* [Passage to read]
§ §

Research into the impact of offering GPs direct access to diagnostic tests suggests that contrary to fears over misdiagnosis and over-referrals, GPs get it right and improve patient care.

The analysis was commissioned by PCTs 'to demonstrate the usefulness of direct access to diagnostic tests' and led by InHealth, a private provider of testing facilities at the London NHS Diagnostic Services, to which GPs can directly refer patients for community-based diagnostic tests.

The audit of 800 patients directly referred by their GP between March 2009 and March 2010 for a MRI, ultrasound scan or echocardiogram found only 29% were referred on to a specialist after they received an abnormal report. 71% of patients were managed in primary care by GPs given appropriate guidance.

§ §

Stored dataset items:
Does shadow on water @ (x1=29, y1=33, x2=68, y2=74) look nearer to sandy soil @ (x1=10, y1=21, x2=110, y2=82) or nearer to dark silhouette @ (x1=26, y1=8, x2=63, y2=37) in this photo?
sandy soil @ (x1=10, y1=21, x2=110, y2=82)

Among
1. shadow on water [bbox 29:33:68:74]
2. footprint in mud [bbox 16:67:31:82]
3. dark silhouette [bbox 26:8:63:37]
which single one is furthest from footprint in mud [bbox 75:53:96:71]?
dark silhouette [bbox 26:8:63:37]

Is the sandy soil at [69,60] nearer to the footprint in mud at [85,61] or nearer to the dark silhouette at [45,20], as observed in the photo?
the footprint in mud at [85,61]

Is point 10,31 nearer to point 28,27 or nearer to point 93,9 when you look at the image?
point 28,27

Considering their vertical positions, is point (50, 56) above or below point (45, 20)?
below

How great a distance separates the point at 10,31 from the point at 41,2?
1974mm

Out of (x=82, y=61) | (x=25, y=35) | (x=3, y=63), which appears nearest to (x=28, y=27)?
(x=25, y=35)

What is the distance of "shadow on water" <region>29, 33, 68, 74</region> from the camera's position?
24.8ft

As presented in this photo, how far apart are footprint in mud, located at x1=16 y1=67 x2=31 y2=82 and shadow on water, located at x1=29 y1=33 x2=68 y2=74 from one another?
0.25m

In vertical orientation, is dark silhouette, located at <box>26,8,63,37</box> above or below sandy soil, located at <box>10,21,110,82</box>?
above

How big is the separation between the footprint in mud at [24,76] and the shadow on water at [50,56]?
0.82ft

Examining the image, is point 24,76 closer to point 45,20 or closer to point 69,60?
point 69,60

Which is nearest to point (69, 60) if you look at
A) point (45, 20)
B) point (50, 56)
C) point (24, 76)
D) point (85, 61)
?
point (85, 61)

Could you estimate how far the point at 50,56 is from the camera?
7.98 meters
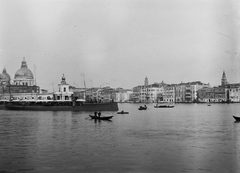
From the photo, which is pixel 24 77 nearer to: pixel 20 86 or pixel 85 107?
pixel 20 86

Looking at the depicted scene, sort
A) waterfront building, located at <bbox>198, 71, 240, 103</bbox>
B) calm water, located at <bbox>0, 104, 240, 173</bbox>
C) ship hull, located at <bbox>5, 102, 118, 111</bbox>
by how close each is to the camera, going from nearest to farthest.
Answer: calm water, located at <bbox>0, 104, 240, 173</bbox>, ship hull, located at <bbox>5, 102, 118, 111</bbox>, waterfront building, located at <bbox>198, 71, 240, 103</bbox>

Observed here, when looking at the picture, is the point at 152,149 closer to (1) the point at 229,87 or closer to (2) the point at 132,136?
(2) the point at 132,136

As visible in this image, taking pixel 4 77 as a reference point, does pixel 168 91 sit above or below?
below

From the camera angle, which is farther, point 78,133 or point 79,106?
point 79,106

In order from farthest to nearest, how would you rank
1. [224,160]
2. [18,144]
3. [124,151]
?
[18,144] < [124,151] < [224,160]

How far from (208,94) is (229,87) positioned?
10.8 m

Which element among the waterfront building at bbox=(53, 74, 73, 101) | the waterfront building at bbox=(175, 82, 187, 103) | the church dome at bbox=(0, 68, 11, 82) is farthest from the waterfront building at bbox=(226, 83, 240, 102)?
the church dome at bbox=(0, 68, 11, 82)

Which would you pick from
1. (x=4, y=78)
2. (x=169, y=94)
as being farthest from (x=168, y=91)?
(x=4, y=78)

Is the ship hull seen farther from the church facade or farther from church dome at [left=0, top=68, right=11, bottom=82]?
church dome at [left=0, top=68, right=11, bottom=82]

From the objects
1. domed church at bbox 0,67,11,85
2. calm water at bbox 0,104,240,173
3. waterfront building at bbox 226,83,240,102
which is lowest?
calm water at bbox 0,104,240,173

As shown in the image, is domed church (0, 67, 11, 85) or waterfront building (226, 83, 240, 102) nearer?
domed church (0, 67, 11, 85)

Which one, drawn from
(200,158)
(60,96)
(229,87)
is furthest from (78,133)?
(229,87)

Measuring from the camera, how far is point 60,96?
113m

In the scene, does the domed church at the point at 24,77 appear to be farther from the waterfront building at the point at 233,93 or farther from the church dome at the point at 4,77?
the waterfront building at the point at 233,93
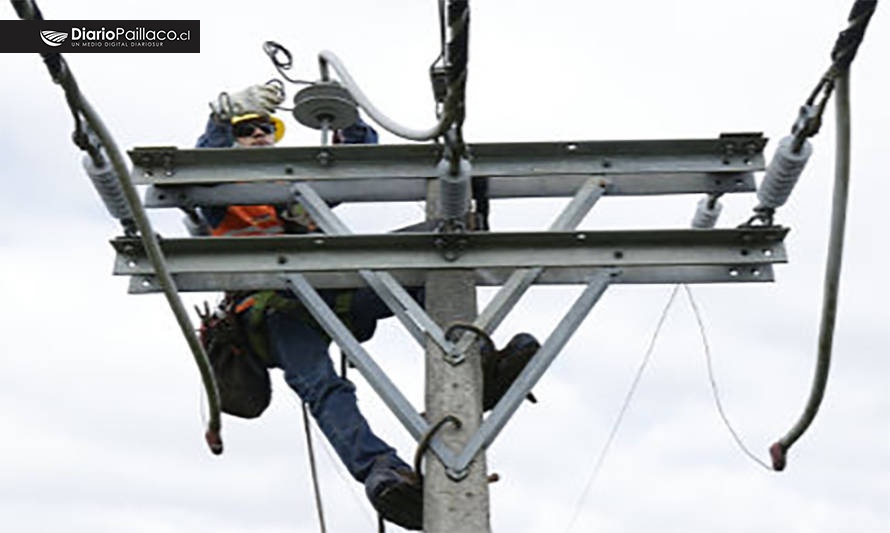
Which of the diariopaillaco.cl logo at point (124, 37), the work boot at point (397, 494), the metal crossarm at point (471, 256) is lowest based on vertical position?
the work boot at point (397, 494)

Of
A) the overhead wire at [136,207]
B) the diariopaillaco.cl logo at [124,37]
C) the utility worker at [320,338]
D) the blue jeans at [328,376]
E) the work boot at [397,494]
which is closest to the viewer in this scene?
the overhead wire at [136,207]

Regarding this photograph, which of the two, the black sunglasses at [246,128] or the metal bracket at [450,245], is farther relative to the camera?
the black sunglasses at [246,128]

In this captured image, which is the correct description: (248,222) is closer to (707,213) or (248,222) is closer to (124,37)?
(124,37)

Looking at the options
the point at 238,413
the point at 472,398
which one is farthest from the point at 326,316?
the point at 238,413

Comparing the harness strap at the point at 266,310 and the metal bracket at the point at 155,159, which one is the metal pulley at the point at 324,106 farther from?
the harness strap at the point at 266,310

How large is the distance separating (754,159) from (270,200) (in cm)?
179

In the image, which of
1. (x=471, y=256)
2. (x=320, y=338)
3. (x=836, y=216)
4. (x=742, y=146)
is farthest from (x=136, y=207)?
(x=742, y=146)

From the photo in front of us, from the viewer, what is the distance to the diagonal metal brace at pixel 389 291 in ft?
15.2

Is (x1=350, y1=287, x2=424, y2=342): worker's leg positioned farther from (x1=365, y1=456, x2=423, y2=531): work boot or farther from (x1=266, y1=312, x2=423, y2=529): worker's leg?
(x1=365, y1=456, x2=423, y2=531): work boot

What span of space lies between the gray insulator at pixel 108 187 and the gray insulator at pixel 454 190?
3.39 feet

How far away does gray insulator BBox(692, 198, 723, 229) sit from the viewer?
547cm

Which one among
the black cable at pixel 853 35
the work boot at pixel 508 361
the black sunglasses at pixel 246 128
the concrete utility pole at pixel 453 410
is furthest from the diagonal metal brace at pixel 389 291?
the black cable at pixel 853 35

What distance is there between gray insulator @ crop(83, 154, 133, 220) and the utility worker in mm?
703

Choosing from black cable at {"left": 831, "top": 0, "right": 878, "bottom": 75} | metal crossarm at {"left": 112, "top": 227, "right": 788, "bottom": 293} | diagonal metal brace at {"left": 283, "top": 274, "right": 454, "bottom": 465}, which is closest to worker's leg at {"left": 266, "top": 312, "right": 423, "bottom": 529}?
diagonal metal brace at {"left": 283, "top": 274, "right": 454, "bottom": 465}
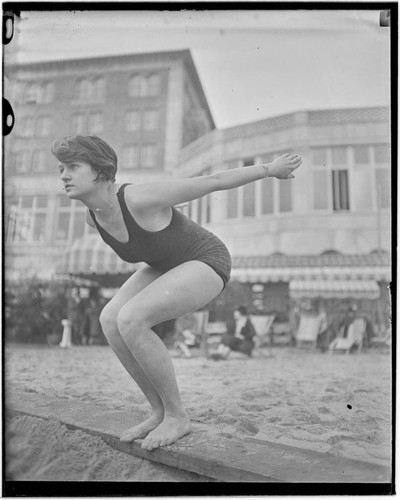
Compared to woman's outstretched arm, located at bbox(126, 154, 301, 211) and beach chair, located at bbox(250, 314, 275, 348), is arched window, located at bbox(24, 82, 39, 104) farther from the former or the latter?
beach chair, located at bbox(250, 314, 275, 348)

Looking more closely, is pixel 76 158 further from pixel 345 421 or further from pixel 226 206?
pixel 345 421

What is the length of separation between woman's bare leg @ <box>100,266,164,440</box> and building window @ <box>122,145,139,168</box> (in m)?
0.80

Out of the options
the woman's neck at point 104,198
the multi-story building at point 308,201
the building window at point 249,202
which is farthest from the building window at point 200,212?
the woman's neck at point 104,198

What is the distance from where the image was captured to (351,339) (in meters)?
3.68

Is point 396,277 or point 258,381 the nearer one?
point 396,277

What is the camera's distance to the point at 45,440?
308cm

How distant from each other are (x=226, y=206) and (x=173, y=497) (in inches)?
73.4

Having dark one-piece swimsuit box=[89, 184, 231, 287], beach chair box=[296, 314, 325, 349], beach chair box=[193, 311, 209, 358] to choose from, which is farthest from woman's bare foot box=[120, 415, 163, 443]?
beach chair box=[296, 314, 325, 349]

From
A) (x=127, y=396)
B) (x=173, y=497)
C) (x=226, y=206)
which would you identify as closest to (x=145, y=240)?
(x=226, y=206)

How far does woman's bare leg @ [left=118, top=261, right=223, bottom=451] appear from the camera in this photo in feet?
9.30

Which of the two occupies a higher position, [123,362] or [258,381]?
[123,362]

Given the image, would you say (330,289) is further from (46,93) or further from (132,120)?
(46,93)

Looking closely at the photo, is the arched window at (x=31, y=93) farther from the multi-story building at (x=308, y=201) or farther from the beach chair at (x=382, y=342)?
the beach chair at (x=382, y=342)

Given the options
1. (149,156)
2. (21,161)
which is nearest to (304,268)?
(149,156)
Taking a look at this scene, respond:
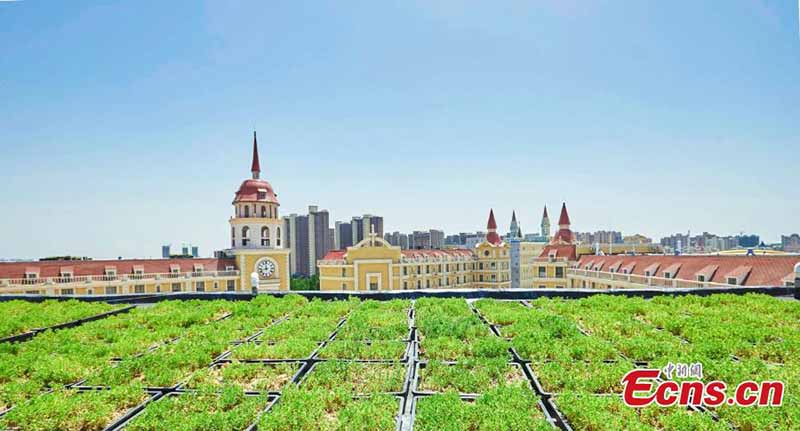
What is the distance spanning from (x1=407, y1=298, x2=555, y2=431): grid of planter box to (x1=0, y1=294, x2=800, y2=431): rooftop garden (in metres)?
0.02

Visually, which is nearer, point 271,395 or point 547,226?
point 271,395

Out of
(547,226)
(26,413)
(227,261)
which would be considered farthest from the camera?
(547,226)

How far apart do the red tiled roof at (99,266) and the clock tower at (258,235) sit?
248 centimetres

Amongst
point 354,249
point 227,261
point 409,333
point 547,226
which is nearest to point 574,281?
point 354,249

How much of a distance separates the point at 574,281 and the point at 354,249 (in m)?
19.7

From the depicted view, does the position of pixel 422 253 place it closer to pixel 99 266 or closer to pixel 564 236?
pixel 564 236

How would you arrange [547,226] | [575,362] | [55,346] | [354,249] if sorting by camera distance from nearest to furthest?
[575,362] < [55,346] < [354,249] < [547,226]

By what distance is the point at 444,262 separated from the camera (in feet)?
168

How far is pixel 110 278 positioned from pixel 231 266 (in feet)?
26.3

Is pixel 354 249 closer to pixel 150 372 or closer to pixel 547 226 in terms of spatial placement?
pixel 150 372

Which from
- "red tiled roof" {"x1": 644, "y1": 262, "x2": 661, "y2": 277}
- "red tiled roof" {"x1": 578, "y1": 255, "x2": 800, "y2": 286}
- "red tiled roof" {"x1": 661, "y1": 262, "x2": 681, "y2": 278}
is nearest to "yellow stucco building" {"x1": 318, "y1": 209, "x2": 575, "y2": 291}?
"red tiled roof" {"x1": 644, "y1": 262, "x2": 661, "y2": 277}

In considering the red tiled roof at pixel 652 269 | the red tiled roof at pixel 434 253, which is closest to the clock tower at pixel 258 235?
the red tiled roof at pixel 434 253

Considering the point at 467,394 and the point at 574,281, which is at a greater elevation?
the point at 467,394

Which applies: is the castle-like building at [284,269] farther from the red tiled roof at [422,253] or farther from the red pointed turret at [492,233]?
the red pointed turret at [492,233]
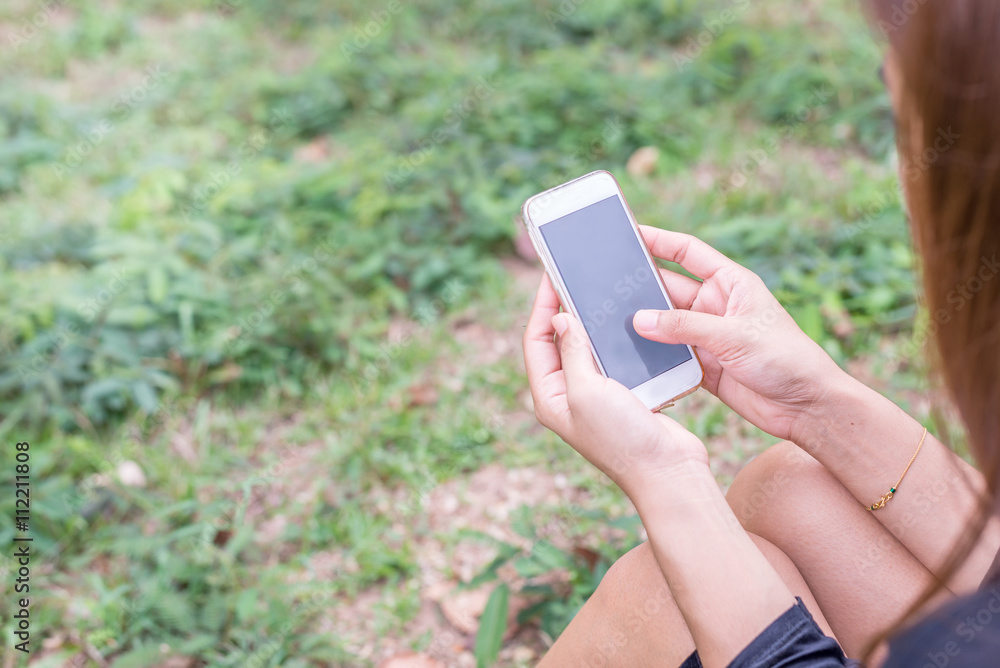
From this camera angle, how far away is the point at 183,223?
2809 millimetres

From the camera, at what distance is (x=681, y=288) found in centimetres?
157

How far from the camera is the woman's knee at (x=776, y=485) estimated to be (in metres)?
1.38

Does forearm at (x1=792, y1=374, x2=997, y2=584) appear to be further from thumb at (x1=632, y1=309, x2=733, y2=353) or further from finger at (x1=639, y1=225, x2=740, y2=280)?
finger at (x1=639, y1=225, x2=740, y2=280)

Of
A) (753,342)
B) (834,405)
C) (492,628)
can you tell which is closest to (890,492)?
(834,405)

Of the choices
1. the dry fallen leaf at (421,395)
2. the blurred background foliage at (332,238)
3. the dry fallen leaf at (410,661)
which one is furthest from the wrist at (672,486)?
the dry fallen leaf at (421,395)

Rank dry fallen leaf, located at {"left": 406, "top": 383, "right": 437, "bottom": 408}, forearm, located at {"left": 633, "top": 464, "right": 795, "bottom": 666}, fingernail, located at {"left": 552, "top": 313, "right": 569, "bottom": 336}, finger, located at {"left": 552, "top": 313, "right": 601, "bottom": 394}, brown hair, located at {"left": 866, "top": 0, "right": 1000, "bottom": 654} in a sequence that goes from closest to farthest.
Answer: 1. brown hair, located at {"left": 866, "top": 0, "right": 1000, "bottom": 654}
2. forearm, located at {"left": 633, "top": 464, "right": 795, "bottom": 666}
3. finger, located at {"left": 552, "top": 313, "right": 601, "bottom": 394}
4. fingernail, located at {"left": 552, "top": 313, "right": 569, "bottom": 336}
5. dry fallen leaf, located at {"left": 406, "top": 383, "right": 437, "bottom": 408}

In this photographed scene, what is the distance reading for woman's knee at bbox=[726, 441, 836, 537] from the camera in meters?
1.38

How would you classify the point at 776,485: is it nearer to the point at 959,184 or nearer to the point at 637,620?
the point at 637,620

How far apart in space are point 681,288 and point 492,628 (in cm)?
93

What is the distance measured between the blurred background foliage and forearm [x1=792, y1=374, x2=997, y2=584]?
75 cm

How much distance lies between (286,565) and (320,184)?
161 cm

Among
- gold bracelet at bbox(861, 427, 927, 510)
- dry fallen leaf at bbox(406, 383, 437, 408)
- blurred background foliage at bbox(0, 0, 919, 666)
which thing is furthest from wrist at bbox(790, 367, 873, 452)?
dry fallen leaf at bbox(406, 383, 437, 408)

§ §

* [Complete the following]
a. According to the text on GP direct access to diagnostic tests, over what period were the 800 audited patients referred?
b. Continue the text on GP direct access to diagnostic tests from where it stops.

* [Answers to each task]
a. Between March 2009 and March 2010.

b.
The study will be submitted to the RCGP and the Royal College of Radiologists, who are currently developing the initiative for increasing the access to diagnostic imaging for primary care. Dr Sarah Wilson, medical director at InHealth, concluded: 'The quality of referrals was high with the right test being requested for the right clinical indications for patients who could appropriately be seen in a community setting.'

The findings were supported by Dutch research, published in the June issue of the British Journal of General Practice, which found direct GP access to ultrasound 'contributed to more accurate diagnoses and improved GPs' management of women with abnormal vaginal bleeding'.

The study, of 122 women referred by 18 GPs to a specialist centre in Amsterdam between June 2003 and December 2004, found the ultrasound confirmed GPs' diagnosis in 77% of cases with no structural pathology and 59% of patients referred for suspected fibroids.